Second job profile picture. The Zhurong rover and the landing stage of the Tianwen 1 mission at Utopia Planitia (about 10 meters apart). You can see Chinese flags on stage – playable – and CNSA flags.
Tianwen 1 Orbital Instruments (CNSA).

Since its operation on November 8, the orbiter Tianwen 1 has been in a polar orbit of 265 x 10,700 kilometers for a period of 7 hours and 5 minutes. From this new orbit, the probe no longer spends much time relaying data from the Zurong rover and focuses on exploring Mars with its seven instruments. On the other hand, at the same time that these images of the orbiter were released, the CNSA also released a panorama of the Zhurong rover. They are the first images of the rover we’ve seen since October 21, when communications with the mission resumed after solar conjunction.
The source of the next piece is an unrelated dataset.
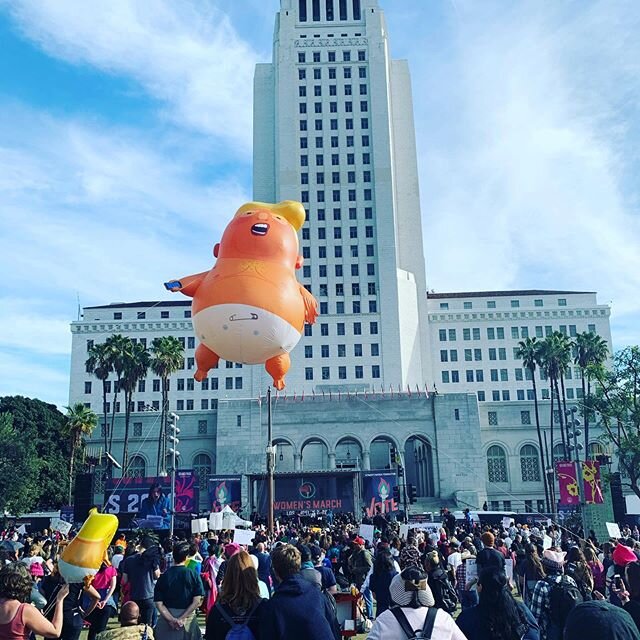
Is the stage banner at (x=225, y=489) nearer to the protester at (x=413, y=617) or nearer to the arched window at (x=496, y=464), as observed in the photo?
the arched window at (x=496, y=464)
Zhurong has already worked for 225 suns – Mars days – and has traveled 1.4 kilometers above Utopia Planitia. According to CNSA, the Tianwen mission sent 1 560 gigabytes of data to Earth. Now that CNSA has released these beautiful images, I hope it will also release more images taken by the high-resolution HiRIC camera, the most powerful camera ever sent to the Red Planet, behind HiRISE from NASA’s MRO probe.

The first panorama of Zurong we’ve seen since October 2020 (CNSA).